Secara umum dapat dikatakan, bahwa manusia berkualitas adalah manusia yang memiliki ciri sebagai hamba Allah yang berimanan, berilmu pengetahuan dan keterampilan, yang dapat memberikan manfaat bagi sesama manusia. Ketiga cirri utama ini didapatkan pada manusia yang taqwa, sehingga manusia dan masyarakat berkualitas dapat pula diartikan sebagai manusia yang beriman, bertaqwa kepada Allah dengan memiliki sikap tawakkal, sabar, pemaaf, muhsin, dan selalu mau bersyukur. Manusia yang berusaha meningkatkan diri dengan memiliki pengetahuan dan keterampilan, memiliki kemampuan inovasi, kemampuan melakukan perubahan serta mengajak orang untuk meningkat. 

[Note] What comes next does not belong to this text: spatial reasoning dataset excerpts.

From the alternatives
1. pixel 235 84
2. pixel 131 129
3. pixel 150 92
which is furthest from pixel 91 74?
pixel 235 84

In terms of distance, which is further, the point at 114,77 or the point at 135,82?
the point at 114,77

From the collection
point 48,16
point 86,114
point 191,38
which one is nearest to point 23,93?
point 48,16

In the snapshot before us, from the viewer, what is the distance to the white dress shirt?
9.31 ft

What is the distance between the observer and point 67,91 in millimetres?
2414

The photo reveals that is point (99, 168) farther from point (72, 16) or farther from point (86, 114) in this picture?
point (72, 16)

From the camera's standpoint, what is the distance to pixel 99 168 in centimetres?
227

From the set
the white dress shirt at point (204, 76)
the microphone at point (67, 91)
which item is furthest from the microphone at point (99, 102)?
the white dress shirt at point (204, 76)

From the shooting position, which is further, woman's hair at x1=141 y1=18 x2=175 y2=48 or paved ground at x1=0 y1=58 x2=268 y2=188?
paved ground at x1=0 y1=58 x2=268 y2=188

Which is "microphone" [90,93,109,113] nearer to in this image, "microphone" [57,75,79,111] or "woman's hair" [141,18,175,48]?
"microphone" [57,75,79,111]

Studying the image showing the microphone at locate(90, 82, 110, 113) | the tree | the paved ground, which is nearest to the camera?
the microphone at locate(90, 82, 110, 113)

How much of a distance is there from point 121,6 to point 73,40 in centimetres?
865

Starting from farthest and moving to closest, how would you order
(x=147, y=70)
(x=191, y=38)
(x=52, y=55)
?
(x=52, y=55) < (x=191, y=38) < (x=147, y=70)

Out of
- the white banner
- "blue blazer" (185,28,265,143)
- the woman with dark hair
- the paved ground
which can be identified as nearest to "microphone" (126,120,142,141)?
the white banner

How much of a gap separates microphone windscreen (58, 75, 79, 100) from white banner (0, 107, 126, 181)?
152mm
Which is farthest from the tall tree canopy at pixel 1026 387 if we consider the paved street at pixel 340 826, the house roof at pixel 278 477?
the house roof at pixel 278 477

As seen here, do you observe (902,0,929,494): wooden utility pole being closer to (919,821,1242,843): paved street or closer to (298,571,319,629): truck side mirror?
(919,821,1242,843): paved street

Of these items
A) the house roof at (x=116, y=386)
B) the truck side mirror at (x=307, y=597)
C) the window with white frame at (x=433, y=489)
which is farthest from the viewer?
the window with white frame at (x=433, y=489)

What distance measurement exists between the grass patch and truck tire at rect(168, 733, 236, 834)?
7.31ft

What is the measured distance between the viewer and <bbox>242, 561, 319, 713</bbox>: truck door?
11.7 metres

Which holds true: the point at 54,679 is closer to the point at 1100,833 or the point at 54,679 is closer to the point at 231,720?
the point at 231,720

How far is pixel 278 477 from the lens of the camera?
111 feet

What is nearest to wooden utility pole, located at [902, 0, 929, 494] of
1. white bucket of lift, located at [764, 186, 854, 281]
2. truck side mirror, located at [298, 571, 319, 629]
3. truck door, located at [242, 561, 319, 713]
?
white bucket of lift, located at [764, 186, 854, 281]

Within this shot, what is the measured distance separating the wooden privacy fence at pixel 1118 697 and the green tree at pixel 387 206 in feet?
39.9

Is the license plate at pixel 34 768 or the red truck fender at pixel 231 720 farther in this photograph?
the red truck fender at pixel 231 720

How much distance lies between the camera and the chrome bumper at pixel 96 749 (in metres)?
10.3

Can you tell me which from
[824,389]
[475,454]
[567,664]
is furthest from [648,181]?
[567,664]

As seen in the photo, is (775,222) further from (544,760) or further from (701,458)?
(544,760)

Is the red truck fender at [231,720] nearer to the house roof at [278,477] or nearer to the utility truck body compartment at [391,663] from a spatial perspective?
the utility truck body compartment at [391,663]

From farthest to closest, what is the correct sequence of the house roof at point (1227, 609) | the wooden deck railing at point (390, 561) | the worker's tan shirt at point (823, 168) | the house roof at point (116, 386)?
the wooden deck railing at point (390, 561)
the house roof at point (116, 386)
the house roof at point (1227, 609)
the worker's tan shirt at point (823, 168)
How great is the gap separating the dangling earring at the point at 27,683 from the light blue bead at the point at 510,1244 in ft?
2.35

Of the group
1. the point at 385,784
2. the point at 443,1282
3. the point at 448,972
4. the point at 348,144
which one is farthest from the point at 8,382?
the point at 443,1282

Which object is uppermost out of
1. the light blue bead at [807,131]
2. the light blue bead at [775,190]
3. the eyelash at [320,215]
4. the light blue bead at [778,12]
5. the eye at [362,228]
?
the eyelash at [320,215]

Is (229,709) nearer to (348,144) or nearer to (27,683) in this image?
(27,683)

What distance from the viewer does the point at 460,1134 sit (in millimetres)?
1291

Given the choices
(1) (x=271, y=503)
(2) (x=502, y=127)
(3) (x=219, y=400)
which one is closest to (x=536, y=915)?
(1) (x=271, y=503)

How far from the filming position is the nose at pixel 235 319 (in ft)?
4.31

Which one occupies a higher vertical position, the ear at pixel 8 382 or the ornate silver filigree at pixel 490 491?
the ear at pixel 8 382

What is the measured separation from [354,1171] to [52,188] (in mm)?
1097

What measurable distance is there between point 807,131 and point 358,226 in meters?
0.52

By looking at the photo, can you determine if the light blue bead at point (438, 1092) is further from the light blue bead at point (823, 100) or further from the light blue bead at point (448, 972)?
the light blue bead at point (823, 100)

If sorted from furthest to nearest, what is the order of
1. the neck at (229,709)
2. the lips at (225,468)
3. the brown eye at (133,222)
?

Tuntutannya, peranan pendidikan dibutuhkan untuk mensosialisasikan nilai-nilai tersebut dalam rangka mewujudkan manusia dan masyarakat Indonesia yang unggul, sehingga keberadaannya secara fungsional menjadi pemeran utama bagi terwujudnya tatanan dunia yang rahmatan lil ‘alamin dalam kehidupan masyarakat madani Indonesia yang demokratis.